March 30, 1996|By Fred Rasmussen | Fred Rasmussen,SUN STAFF

Catherine T. Parsons, a portrait artist and an author who drew on her prominent family's history for subject matter, died March 14 of heart failure at William Hill Manor in Easton. She was 93.

Under the pen name of Catherine Thom Bartlett, Mrs. Parsons wrote three books. Two were memoirs, one based on her parents' life at the turn of the century and the other about growing up in Roland Park. She also was known for her portraits in oil and her woodcuts, which were exhibited in Baltimore and Easton galleries.

She moved in 1970 from North Baltimore's Woodbrook area to Osprey Cove, a home she and her husband built on the Tred Avon River in 1964. Since 1990, she had lived at William Hill Manor.

Mrs. Parsons was a great-great-niece of Johns Hopkins, the merchant prince and philanthropist, and was the daughter of Hunter Mayo Thom, president of the Baltimore Tobacco Leaf Co., and Helen Hopkins Thom.

One of her books, "Two Links in a Chain," chronicled her parents' lives in the Baltimore of the fading Victorian era and emerging Edwardian period. wrote that it was "the casual personal glimpses of the couple's lifestyle at home that give Mrs. Bartlett's biography its warmth and charm."

In the book, Mrs. Parsons revealed that her mother enjoyed an occasional cigar but was worried about what others might think.

"My dear," Hunt Thom said, "you should set the style, not follow it. If you like 'em, smoke 'em. Enjoy yourself."

Mrs. Parsons, the eldest of three sisters, wrote a reminiscence "Three Under Three," about growing up in Roland Park, published in 1970.

Her first book, "My Dear Brother," was based on letters she found in her uncle's attic. She was interested first in the rare stamps, but became fascinated by the contents.

A 1955 review in The Sun said: "Starting on a Virginia plantation, the chronicle traces the plunge from gracious living to the real hardships and privations suffered during the Civil War."

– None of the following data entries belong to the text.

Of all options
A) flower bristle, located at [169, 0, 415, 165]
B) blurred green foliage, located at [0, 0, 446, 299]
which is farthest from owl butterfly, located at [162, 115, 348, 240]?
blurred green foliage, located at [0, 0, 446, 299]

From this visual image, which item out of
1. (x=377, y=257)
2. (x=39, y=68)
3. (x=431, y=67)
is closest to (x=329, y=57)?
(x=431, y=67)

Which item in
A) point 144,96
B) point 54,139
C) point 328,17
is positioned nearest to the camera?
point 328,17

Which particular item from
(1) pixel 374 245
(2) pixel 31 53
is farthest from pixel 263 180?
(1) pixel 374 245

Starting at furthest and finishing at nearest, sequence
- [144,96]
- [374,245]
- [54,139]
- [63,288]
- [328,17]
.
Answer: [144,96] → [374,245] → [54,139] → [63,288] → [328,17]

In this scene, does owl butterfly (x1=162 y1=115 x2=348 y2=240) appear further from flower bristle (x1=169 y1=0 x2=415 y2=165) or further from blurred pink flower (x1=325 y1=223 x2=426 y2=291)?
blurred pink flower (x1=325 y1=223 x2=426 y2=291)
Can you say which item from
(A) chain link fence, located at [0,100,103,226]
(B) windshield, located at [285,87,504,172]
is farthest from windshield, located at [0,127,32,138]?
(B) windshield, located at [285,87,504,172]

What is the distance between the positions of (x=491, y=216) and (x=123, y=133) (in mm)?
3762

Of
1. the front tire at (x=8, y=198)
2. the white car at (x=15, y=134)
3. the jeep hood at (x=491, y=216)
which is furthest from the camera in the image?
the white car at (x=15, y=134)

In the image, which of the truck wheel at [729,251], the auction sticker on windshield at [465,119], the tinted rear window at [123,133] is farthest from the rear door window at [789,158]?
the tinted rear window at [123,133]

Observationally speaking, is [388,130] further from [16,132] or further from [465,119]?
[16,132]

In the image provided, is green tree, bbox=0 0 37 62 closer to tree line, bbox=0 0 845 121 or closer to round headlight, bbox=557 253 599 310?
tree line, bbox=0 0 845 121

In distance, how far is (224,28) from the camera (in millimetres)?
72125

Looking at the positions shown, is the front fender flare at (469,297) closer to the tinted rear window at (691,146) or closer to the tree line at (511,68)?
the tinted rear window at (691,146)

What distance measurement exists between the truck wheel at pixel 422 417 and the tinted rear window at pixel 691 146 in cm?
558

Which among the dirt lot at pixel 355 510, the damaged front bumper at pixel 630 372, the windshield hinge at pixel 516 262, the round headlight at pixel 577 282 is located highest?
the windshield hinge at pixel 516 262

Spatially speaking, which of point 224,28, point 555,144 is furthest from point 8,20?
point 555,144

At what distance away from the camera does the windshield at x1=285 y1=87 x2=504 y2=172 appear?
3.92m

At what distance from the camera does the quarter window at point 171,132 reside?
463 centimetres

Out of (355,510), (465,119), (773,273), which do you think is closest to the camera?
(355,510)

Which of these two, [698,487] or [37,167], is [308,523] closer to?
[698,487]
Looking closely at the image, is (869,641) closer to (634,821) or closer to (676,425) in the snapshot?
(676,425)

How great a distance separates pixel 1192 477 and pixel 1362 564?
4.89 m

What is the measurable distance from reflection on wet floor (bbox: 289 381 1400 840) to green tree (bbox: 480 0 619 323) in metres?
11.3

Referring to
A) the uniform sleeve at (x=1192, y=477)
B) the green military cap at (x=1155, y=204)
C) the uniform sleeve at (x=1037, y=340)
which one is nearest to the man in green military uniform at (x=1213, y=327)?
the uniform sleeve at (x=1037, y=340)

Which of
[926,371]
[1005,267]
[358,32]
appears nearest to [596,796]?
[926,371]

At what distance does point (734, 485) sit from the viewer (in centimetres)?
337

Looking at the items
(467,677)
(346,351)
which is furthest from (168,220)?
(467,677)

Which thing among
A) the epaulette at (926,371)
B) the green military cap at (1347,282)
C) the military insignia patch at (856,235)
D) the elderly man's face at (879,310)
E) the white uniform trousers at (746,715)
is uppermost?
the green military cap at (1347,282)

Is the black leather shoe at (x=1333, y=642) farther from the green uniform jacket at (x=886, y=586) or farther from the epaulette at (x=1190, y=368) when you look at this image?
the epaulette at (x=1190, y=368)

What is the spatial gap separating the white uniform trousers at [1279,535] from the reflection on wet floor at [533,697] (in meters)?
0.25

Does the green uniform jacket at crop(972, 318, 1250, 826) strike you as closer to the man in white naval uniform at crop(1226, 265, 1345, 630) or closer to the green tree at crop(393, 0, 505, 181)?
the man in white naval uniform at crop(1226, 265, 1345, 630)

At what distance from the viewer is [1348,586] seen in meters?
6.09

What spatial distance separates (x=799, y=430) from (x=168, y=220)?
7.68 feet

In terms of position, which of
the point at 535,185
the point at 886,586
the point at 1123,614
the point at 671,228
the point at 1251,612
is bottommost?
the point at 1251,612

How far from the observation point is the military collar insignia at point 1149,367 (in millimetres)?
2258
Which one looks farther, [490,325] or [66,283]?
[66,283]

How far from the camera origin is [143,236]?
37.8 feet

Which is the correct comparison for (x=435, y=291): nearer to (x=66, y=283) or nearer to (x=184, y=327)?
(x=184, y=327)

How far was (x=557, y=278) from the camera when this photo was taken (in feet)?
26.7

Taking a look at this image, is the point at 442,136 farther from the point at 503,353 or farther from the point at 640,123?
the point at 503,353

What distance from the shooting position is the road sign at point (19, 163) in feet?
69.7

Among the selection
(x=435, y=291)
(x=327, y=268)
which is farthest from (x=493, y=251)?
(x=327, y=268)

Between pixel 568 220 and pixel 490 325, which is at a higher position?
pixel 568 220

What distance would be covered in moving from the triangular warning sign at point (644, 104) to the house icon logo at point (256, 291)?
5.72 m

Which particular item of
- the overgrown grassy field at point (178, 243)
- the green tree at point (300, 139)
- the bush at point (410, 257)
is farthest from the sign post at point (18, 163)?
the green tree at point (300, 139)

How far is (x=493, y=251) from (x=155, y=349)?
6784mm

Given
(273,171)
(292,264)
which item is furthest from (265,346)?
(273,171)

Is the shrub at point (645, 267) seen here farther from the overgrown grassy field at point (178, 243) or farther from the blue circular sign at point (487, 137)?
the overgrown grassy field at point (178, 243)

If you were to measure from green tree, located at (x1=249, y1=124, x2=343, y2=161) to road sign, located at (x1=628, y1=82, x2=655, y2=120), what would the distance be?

Raised on Hillside Road in Roland Park, the former Catherine Thom was tutored at home and was a 1920 graduate of the Maryland Institute, College of Art. She made her debut that year at the Bachelors Cotillon.

She was listed in Who's Who of American Women and was a member of the National League of American Pen Women, Artists' Equity and the Easton Academy of Arts.

Her first marriage, to Joseph France, a partner in the law firm of Venable, Baetjer & Howard, ended in divorce. Her second husband, Robert Dixon Bartlett, died in 1960. Her third marriage, in 1968, was to Paul Parsons, who died in 1991.

Mrs. Parsons was a member of Third Haven Friends Meeting, 405 S. Washington St., Easton, where a memorial service will be held at 11 a.m. April 19.

Mrs. Parsons is survived by two daughters, Catherine Hunt Harrison of Ruxton and Pembroke Frances Noble of Easton; five grandchildren; and six great-grandchildren.